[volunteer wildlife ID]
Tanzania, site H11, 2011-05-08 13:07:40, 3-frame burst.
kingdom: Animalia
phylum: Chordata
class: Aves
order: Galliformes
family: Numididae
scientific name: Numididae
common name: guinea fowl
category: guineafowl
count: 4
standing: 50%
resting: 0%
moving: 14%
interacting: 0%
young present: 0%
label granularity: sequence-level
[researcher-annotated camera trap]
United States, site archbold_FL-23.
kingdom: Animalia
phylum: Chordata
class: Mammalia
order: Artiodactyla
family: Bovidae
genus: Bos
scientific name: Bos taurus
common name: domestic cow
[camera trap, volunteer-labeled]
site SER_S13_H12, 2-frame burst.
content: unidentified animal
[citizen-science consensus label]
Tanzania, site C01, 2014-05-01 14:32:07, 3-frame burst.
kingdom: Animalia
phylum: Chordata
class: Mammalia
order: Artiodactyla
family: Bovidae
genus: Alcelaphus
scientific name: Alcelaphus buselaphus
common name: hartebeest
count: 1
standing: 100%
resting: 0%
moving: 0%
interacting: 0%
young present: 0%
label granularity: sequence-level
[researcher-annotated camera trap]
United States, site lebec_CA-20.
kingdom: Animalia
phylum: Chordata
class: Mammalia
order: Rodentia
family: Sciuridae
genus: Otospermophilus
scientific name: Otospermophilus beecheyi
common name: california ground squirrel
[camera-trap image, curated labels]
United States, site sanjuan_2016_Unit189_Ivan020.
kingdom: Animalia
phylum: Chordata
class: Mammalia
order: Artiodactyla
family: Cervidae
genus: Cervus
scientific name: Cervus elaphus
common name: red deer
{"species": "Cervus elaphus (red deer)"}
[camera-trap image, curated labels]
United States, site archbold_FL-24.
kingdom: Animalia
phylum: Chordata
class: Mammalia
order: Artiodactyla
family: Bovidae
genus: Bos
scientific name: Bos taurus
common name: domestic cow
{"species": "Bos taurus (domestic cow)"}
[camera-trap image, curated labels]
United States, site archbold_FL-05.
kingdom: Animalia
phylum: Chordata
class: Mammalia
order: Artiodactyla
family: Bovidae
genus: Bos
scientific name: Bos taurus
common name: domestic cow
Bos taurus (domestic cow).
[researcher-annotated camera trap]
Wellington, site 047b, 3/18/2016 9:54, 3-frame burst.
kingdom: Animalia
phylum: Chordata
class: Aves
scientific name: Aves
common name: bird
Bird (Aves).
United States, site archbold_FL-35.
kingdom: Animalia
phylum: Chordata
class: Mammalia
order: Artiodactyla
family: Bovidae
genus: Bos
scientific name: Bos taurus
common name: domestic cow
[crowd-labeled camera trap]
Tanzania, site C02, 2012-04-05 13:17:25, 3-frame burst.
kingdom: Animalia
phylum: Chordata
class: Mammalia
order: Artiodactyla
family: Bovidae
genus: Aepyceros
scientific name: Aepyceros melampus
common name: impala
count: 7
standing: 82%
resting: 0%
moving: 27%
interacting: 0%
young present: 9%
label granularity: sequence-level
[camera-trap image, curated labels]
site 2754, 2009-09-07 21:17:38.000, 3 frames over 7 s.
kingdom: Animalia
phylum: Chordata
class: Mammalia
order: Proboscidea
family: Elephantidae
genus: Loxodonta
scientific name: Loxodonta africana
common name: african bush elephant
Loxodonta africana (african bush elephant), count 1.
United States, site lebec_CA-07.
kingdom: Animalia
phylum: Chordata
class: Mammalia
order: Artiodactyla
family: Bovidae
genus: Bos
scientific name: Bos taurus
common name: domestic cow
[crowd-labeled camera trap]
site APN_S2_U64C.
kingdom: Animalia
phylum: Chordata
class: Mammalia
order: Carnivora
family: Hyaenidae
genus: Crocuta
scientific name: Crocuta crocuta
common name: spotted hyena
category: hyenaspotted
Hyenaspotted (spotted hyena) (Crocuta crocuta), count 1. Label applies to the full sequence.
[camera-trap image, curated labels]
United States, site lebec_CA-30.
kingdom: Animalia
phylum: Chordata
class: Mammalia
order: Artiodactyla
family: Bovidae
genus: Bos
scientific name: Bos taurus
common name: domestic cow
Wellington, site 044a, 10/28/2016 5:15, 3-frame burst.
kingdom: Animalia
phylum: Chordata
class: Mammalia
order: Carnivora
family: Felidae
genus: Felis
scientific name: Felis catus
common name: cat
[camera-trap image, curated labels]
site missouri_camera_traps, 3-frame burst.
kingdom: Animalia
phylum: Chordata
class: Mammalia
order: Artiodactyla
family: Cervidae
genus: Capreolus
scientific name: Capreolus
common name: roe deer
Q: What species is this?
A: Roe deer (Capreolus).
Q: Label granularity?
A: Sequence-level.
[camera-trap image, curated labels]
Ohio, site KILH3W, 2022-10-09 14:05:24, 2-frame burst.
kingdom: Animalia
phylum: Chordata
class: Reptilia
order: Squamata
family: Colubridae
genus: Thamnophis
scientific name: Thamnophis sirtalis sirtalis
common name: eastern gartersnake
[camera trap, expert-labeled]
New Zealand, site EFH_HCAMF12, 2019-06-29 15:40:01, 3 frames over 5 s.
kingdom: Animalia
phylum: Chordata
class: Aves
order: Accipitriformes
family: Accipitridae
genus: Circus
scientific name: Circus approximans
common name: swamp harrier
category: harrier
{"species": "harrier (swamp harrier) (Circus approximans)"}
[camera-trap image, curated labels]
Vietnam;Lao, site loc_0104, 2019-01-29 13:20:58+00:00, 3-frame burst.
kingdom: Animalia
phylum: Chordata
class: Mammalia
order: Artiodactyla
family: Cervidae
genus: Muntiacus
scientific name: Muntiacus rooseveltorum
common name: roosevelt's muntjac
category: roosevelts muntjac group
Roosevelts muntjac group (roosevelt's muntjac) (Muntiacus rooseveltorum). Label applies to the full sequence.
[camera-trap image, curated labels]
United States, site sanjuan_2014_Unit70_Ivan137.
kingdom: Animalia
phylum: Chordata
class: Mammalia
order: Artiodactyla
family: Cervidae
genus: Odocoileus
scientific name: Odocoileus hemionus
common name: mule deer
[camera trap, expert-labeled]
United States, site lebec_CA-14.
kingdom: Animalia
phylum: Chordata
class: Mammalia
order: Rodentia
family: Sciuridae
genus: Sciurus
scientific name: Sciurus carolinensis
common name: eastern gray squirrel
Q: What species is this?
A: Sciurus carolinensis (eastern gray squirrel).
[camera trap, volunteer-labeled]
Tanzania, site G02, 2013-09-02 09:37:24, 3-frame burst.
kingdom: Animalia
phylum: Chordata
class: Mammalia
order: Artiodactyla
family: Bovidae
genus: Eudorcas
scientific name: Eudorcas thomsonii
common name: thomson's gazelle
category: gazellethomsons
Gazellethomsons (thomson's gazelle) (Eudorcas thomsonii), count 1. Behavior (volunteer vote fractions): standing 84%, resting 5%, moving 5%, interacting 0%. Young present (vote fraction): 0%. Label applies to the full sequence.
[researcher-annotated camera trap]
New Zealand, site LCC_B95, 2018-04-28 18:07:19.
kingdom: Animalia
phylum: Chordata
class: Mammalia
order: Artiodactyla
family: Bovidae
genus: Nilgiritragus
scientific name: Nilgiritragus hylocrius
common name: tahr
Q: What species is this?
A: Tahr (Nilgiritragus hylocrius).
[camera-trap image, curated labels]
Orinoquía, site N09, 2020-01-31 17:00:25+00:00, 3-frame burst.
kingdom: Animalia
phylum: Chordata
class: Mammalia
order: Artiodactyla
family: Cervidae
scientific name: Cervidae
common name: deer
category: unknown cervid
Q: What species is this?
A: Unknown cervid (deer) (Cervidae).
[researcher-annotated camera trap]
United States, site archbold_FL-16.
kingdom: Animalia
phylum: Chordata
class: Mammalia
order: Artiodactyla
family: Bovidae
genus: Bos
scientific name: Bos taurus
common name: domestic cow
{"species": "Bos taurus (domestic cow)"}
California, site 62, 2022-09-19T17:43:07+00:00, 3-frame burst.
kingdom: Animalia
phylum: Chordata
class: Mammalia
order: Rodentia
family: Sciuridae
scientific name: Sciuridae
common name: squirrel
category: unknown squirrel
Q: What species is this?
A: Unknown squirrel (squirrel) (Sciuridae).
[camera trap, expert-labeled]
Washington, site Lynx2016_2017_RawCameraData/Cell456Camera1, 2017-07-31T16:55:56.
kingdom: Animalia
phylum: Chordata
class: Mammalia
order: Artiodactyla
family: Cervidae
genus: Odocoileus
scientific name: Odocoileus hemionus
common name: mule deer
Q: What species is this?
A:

+++

◆ EXERCISE OBJECTIVE ◆
With the line holding "common name: cat" as the first and the line holding "A: Sequence-level." as the last, set down that range of the entries above exactly, and nothing else.

◆ EXERCISE OUTPUT ◆
common name: cat
[camera-trap image, curated labels]
site missouri_camera_traps, 3-frame burst.
kingdom: Animalia
phylum: Chordata
class: Mammalia
order: Artiodactyla
family: Cervidae
genus: Capreolus
scientific name: Capreolus
common name: roe deer
Q: What species is this?
A: Roe deer (Capreolus).
Q: Label granularity?
A: Sequence-level.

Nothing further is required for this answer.